EXERCISE TASKS:
(1) In the Ranma ½ season 2 article, who performs the opening theme "Little★Date"?
(2) Carry on the Ranma ½ season 2 article from the point at which it stops.

- Cover of the DVD box set by Viz.
- No. of episodes: 22

Release
- Original network: Fuji TV
- Original release: October 20, 1989 – April 13, 1990

Season chronology
- ← Previous Season 1 Next → Season 3

= Ranma ½ season 2 =

This article lists the episodes and short summaries of the first 22 episodes of the Ranma ½ Nettōhen (らんま 1/2 熱闘編) anime series, known in the English dub as the second season of Ranma ½ or "Anything-Goes Martial Arts".

Rumiko Takahashi's manga series Ranma ½ was adapted into two anime series: Ranma ½ which ran on Fuji TV for 18 episodes and Ranma ½ Nettōhen which ran for 143. The first TV series was canceled due to low ratings in September 1989, but was then brought back a month later as the much more popular and much longer-running Ranma ½ Nettōhen.

Viz Media licensed both anime for English dubs and labeled them as one. They released them in North America in seven DVD collections they call "seasons". The first 22 episodes of Nettōhen are season 2, which was given the titled "Anything-Goes Martial Arts". The ordering of several episodes was also re-arranged, effectively putting them closer to the order they appear in the original manga.

The introductory piece "Ranma You Pervert" is the lone opening theme for the first 6 episodes and for episodes 14 to 22. For episodes 7 to 13 the opening theme is "Little★Date" (リトル★デイト, Ritoru Deito) by Ribbon, with "Ranma You Pervert" following as a refresher. The third closing theme is "Don't Mind China Boy" (ド·ン·マ·イ来々少年, Don Mai Rairai Boi) by Etsuko Nishio.

==Episode list==

| No. overall | No. in season | Title | Directed by | Written by | Storyboarded by | Animation directed by | Original release date |
| 19 | 1 | "Clash of the Delivery Girls! The Martial Arts Takeout Race" Transliteration: "Gekitotsu! Demae Kakutō Rēsu" (Japanese: 激突!出前格闘レース) | Tomomi Mochizuki | Toshiki Inoue | Koji Sawai | Atsuko Nakajima | October 20, 1989 |
Years ago, Genma Saotome, at the brink of starvation, encountered a man who offered to trade some fish for Ranma. In the present time, the man travels to Tokyo in order to claim Ranma as his future son-in-law. A martial arts take-out race ensues, wherein Akane's loss will mean Ranma's marriage to the man's daughter.

(Items listed in a dataset)
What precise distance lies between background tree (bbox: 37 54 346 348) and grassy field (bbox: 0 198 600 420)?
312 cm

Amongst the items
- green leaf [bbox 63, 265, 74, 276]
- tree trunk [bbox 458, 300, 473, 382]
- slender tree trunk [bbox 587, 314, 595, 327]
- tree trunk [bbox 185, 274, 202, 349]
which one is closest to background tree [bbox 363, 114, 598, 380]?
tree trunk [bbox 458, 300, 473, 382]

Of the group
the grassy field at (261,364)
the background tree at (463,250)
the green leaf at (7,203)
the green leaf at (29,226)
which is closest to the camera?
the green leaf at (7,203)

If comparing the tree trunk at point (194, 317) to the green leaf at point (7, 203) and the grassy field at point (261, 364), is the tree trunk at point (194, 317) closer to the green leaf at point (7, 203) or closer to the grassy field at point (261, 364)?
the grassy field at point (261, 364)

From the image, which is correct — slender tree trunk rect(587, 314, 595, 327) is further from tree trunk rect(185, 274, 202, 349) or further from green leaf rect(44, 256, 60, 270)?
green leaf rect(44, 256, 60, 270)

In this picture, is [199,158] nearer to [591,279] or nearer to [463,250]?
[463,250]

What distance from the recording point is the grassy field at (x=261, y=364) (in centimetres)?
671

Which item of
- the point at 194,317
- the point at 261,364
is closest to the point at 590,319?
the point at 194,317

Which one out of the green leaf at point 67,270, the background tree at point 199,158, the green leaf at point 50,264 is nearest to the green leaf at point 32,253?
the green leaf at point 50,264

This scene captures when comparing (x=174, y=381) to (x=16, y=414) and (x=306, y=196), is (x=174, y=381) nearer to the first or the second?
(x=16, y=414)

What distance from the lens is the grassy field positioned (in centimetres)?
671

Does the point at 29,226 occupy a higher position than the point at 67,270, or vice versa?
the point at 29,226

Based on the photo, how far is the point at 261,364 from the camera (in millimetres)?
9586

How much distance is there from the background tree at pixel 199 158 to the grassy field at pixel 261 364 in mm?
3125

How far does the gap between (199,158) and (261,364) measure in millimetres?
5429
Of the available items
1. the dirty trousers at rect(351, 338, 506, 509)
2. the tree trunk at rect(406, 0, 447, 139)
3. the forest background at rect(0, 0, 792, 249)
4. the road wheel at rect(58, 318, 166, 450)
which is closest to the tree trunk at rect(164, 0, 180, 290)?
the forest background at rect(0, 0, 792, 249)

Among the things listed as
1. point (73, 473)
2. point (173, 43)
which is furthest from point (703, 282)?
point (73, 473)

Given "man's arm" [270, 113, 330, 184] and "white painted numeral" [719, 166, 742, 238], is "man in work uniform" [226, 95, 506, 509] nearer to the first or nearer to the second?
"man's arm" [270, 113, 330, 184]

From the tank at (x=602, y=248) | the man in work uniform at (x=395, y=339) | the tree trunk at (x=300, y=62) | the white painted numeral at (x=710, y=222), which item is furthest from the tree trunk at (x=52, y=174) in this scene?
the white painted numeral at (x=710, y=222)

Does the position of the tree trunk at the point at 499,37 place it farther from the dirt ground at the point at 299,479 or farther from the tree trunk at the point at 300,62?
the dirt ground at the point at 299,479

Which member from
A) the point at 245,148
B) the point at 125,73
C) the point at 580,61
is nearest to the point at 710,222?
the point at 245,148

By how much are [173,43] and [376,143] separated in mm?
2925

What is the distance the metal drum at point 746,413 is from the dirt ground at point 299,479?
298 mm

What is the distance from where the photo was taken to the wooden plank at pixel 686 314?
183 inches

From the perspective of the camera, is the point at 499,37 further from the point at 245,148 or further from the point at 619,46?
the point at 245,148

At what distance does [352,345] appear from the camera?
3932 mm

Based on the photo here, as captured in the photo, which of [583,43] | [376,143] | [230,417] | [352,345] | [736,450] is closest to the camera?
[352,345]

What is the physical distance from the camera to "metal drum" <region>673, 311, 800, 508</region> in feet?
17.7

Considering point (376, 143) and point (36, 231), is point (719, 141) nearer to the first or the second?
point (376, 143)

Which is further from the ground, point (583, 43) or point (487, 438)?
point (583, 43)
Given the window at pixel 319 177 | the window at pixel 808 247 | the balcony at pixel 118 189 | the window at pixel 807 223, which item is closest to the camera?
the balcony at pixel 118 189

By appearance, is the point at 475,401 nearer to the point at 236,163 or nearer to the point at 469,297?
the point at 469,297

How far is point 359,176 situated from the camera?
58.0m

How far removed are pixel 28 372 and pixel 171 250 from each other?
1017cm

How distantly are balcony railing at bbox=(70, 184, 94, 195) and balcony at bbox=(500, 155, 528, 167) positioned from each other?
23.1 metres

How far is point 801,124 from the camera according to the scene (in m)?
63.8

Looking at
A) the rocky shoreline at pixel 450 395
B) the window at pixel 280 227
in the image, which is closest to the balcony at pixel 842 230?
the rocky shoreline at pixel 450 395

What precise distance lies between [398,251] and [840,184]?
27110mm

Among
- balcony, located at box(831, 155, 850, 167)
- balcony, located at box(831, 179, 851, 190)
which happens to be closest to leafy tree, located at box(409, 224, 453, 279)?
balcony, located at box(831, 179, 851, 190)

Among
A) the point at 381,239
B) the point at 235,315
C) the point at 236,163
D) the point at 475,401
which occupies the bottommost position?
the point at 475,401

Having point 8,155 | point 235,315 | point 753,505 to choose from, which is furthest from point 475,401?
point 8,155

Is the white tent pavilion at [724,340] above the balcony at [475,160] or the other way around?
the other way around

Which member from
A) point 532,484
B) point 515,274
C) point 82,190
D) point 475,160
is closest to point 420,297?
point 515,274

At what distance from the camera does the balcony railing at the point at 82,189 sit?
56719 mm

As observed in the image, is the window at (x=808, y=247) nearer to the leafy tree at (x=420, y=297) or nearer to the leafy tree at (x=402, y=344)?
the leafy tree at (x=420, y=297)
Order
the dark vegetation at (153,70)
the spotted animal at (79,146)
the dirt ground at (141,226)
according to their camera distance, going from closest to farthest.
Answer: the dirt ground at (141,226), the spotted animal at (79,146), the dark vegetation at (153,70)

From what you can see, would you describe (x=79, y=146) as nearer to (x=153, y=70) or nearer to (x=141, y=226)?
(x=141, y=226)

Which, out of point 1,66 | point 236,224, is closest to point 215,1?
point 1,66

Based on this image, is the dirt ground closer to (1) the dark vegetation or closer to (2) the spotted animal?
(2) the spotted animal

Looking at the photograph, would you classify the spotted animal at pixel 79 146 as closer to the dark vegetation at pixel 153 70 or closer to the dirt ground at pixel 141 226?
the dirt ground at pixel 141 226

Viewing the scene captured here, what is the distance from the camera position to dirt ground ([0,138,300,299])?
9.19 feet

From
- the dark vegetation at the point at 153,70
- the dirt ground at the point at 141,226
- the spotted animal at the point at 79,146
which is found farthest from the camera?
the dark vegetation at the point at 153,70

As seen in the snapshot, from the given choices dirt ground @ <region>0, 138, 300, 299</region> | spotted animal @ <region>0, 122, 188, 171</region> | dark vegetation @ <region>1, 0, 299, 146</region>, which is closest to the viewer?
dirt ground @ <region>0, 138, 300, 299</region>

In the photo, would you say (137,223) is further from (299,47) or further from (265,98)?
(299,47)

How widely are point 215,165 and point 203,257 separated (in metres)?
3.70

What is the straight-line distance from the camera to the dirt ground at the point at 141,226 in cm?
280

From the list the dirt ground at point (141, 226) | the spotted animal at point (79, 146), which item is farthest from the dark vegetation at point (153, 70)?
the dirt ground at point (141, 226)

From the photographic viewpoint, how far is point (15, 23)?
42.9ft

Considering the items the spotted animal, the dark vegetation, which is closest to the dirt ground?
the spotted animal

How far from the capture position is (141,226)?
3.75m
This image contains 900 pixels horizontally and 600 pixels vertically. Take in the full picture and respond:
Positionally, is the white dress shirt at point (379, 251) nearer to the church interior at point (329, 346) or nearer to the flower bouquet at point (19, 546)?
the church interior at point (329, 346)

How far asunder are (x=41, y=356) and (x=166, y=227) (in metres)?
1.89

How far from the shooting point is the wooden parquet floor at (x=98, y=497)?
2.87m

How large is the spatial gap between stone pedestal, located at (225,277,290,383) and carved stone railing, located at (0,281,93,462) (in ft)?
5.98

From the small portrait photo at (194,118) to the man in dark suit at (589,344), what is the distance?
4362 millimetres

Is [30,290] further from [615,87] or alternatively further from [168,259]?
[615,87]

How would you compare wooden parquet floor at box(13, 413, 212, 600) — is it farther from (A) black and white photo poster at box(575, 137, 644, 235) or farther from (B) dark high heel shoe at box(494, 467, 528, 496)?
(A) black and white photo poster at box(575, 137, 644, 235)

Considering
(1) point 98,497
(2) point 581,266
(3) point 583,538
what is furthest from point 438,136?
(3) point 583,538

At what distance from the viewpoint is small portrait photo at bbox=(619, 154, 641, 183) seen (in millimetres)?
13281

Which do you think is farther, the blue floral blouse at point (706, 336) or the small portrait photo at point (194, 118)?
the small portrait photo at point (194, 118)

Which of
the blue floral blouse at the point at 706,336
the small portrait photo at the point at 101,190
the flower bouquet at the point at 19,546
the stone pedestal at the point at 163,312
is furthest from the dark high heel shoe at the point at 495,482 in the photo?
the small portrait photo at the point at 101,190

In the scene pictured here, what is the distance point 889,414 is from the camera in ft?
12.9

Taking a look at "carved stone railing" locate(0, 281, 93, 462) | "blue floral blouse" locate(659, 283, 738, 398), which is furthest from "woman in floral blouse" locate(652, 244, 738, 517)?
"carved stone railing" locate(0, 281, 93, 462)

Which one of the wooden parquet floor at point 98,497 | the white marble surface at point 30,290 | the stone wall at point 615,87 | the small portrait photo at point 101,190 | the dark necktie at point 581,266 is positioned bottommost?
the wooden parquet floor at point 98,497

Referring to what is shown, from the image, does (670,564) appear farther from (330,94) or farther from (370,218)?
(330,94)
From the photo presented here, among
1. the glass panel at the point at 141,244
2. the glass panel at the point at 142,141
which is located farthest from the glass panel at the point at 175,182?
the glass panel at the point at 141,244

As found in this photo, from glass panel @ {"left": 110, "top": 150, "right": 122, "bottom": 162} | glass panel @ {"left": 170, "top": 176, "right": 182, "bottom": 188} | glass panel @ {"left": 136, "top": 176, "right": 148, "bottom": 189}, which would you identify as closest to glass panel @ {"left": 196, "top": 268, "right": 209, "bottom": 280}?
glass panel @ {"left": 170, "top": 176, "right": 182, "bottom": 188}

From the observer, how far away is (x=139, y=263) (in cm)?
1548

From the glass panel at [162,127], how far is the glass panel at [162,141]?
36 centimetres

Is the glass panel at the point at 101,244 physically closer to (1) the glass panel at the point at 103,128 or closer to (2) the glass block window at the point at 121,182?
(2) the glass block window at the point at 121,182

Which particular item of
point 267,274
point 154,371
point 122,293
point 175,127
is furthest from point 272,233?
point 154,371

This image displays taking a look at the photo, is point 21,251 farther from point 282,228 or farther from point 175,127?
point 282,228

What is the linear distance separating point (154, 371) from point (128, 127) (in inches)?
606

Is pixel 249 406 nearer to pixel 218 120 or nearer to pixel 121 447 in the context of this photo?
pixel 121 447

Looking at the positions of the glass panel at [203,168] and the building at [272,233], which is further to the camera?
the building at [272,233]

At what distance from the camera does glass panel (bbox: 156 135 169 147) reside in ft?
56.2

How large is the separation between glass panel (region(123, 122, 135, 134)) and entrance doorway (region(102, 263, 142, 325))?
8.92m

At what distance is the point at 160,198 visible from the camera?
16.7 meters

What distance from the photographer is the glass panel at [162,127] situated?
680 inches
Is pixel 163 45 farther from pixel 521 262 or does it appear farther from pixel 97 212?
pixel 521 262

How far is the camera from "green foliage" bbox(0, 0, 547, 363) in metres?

THE REPLIES:
(1) Ribbon

(2)
| 20 | 2 | "You Really Do Hate Cats!" Transliteration: "Yappari Neko ga Kirai?" (Japanese: やっぱり猫が嫌い?) | Noriyuki Nakamura | Hiroshi Toda | Tamiko Kojima | Asami Endo | November 3, 1989 |
A cat sent by Shampoo arrives in the Tendo dojo, much to Ranma's horror, who has ailurophobia, the morbid fear of cats. Tatewaki Kuno finds this out from his manservant Sasuke Sarugakure. When Kuno uses this fear to his advantage by having Sasuke put cats on Ranma's path, Ranma eventually loses control of himself and starts to act like a cat, thereby unleashing the deadly "Cat Fu" technique.
| 21 | 3 | "This Ol' Gal's the Leader of the Amazon Tribe!" Transliteration: "Watashi ga Joketsuzoku no Obaba!" (Japanese: 私が女傑族のおばば!) | Shinji Takagi | Hiroshi Toda | Shinji Takagi | Atsuko Nakajima | November 10, 1989 |
The cat Shampoo sent to the Tendo dojo turns out to be Shampoo herself, who has been cursed after training at Jusenkyo following her failure to kill female Ranma. She has now settled in Japan together with her great grandmother Cologne.
| 22 | 4 | "Behold! The 'Chestnuts Roasting on an Open Fire' Technique" Transliteration: "Deta! Hissatsu Tenshin Amaguriken" (Japanese: 出た!必殺天津甘栗拳!!) | Kazuhiro Furuhashi | Yoshiyuki Suga | Kazuhiro Furuhashi | Masaki Kudo | November 17, 1989 |
Ranma finds out that Cologne cursed him with "Full Body Cats Tongue," which prevents him from reverting from his female form. To get the antidote, the Phoenix Pill, from Cologne, Ranma must master the "Hissatsu Tenshin Amaguriken" technique in his female form.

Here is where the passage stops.